Sarcopenia rarely develops in the early stage of CKD (3). A loss of muscular strength begins in the predialysis period, progresses along with the loss in kidney function, and increases morbidity (4). Patients who loss muscle strength have an increased risk of falling and fractures (26, 27). Additionally, the loss of muscle mass is more severe than expected in younger patients with CKD (4).
Many chronic conditions or diseases including end-stage organ failure, diabetes mellitus, cognitive impairment, and mood disorders are associated with chronic loss of muscle mass and strength. It has been proposed that an important factor associated with the development of sarcopenia is chronic inflammation. Moreover, the mechanism of sarcopenia development in CKD might be associated with the developing inflammatory process. Factors associated with kidney disease include nutritional deficiency, acidosis, vitamin D deficiency, calcium-phosphate metabolism disturbance, insulin resistance, diabetic nephropathy, and proteinuria. Chronic inflammation can cause a reduction in muscle mass, particularly in patients with ESRD (4). In the present study, there were no differences between the patients with and without sarcopenia regarding GFR, total protein, albumin, calcium, proteinuria, or the diabetes mellitus.

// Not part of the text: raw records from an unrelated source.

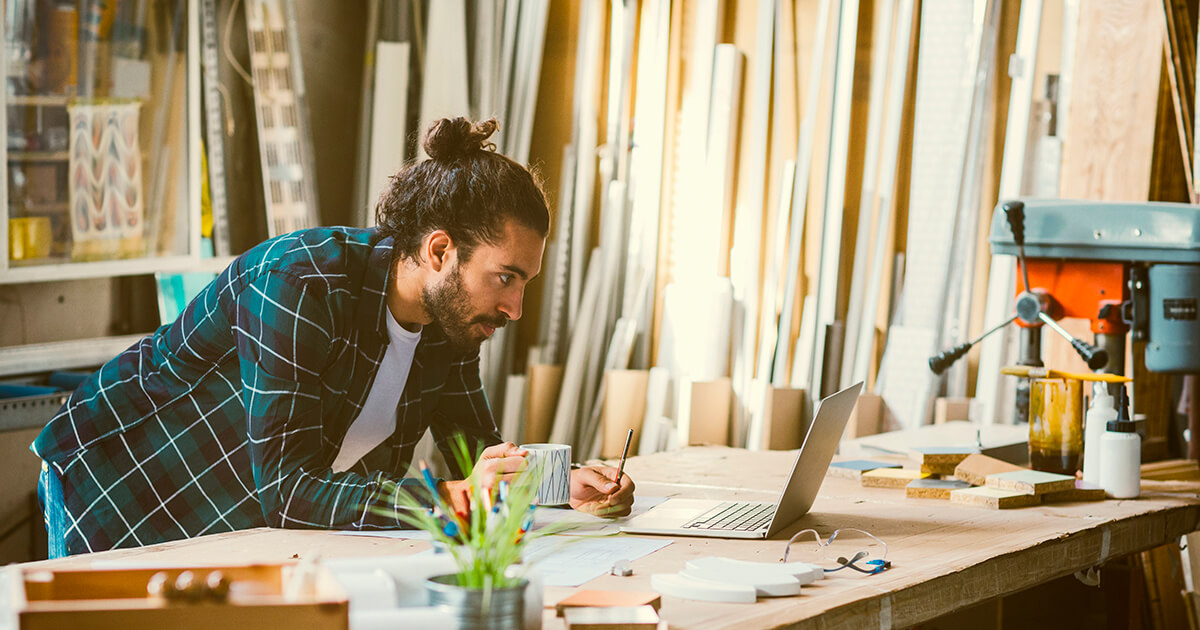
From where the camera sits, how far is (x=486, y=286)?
2.02m

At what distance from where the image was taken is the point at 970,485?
231cm

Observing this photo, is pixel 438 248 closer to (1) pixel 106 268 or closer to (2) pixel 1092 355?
(2) pixel 1092 355

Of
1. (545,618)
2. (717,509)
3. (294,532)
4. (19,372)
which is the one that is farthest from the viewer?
(19,372)

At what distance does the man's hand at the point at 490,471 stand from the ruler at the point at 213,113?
88.6 inches

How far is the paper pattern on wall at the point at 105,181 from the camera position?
332cm

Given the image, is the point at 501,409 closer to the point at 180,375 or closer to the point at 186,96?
the point at 186,96

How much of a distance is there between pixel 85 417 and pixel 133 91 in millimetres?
1640

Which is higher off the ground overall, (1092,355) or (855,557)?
(1092,355)

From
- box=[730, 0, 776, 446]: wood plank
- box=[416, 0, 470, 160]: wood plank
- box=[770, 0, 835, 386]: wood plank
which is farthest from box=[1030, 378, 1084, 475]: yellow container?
box=[416, 0, 470, 160]: wood plank

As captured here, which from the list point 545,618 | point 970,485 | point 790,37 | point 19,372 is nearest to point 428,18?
point 790,37

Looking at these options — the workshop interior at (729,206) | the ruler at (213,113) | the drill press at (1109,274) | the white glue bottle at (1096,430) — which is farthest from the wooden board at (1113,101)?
the ruler at (213,113)

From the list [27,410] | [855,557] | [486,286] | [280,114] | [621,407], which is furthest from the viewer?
[621,407]

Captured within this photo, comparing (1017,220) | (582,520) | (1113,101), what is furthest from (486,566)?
(1113,101)

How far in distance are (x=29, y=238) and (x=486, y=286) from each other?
176cm
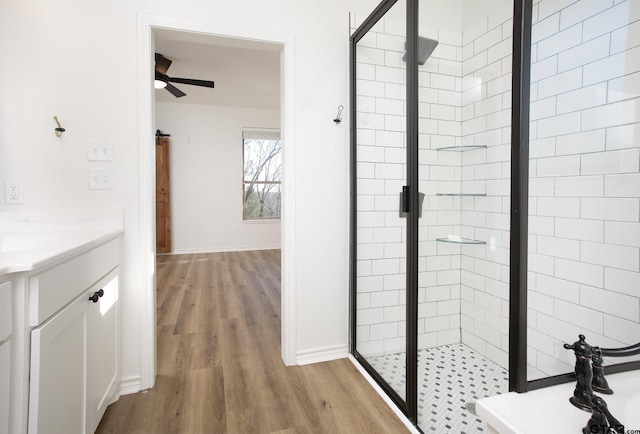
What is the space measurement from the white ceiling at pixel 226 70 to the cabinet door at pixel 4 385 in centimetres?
188

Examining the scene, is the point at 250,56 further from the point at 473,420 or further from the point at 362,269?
the point at 473,420

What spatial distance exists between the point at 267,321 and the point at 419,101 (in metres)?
2.20

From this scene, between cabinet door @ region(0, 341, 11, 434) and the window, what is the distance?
5.73m

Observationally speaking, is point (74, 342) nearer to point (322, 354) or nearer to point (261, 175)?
point (322, 354)

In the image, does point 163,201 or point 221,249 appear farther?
point 221,249

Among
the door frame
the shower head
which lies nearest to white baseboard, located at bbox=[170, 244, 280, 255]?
the door frame

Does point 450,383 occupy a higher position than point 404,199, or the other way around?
point 404,199

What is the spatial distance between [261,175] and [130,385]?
202 inches

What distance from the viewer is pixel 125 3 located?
179 cm

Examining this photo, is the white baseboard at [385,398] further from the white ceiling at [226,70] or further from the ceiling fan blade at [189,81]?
the ceiling fan blade at [189,81]

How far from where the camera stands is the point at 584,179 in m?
1.32

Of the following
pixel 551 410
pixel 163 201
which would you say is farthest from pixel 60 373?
pixel 163 201

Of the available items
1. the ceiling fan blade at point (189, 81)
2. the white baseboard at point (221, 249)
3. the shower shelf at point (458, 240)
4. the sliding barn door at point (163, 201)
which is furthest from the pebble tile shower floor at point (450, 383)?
the sliding barn door at point (163, 201)

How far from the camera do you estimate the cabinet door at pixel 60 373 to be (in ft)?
3.05
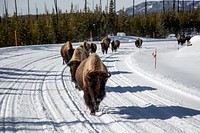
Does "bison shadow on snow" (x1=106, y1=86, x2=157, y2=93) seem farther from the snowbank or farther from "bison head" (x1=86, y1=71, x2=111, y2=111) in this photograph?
the snowbank

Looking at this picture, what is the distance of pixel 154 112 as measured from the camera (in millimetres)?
9422

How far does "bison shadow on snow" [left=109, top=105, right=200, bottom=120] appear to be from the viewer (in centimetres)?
902

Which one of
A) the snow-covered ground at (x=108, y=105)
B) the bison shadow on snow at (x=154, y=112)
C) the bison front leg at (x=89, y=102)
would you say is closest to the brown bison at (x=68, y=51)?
the snow-covered ground at (x=108, y=105)

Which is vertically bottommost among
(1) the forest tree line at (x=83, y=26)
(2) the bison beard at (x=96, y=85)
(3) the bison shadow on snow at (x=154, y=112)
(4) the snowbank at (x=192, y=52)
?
(3) the bison shadow on snow at (x=154, y=112)

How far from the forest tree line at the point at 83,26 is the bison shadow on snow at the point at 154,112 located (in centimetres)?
3086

Muscle is a target organ for vitamin D. When vitamin D binds to the vitamin D receptor in skeletal muscle, muscular protein synthesis and calcium influx from cellular membranes increase. A low vitamin D level is associated with atrophy, particularly in type 2 muscle fibers, and sarcopenia (28). Although it has been demonstrated in some studies that vitamin D replacement improves muscular strength, decreases the incidence of falls, and prevents fractures, there is a lack of consensus in the literature regarding the association between the vitamin D level and muscle mass or strength (29, 30). In the present study, there was a significant positive correlation between the vitamin D level and HGS. Although univariate analysis showed that the vitamin D level was lower in patients with sarcopenia, this difference was not seen in multivariate analysis and only age was associated with sarcopenia.

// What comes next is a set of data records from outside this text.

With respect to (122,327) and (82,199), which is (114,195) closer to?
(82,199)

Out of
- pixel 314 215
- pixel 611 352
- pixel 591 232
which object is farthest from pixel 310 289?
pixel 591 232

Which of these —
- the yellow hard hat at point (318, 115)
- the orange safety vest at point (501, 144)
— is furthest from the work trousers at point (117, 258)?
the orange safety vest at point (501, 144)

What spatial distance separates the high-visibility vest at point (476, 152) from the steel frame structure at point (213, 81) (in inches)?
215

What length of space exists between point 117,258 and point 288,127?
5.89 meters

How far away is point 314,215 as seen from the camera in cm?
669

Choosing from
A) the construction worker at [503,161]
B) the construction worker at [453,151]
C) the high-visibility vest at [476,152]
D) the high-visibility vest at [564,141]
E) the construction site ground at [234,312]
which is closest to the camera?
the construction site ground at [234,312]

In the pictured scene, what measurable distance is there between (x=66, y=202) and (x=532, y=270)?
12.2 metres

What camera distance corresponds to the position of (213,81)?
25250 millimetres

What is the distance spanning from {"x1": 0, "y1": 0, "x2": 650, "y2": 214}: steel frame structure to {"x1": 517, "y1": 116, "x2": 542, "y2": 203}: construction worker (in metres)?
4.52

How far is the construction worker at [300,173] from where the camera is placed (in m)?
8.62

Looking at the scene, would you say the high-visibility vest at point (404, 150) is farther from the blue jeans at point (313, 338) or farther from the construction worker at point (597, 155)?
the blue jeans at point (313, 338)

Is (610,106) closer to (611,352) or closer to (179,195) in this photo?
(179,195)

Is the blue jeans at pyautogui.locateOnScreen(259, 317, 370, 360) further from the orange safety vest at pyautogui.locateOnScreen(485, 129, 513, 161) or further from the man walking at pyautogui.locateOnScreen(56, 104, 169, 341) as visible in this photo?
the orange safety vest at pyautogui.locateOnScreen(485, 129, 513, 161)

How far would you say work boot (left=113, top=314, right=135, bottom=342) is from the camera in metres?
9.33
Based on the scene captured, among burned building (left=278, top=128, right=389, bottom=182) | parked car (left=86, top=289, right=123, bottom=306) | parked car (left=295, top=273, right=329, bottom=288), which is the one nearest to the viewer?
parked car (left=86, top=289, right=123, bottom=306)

The main limitation of this study was its cross-sectional design. Future prospective studies comparing sarcopenia status before and after renal transplantation are needed to better define the effect of transplantation on development of sarcopenia.
In conclusion, sarcopenia causes mobility disorders, falls, disability, poor quality of life, and even death. The present findings showed that CKD contributes to sarcopenia and sarcopenia may develop at an earlier age in RTR.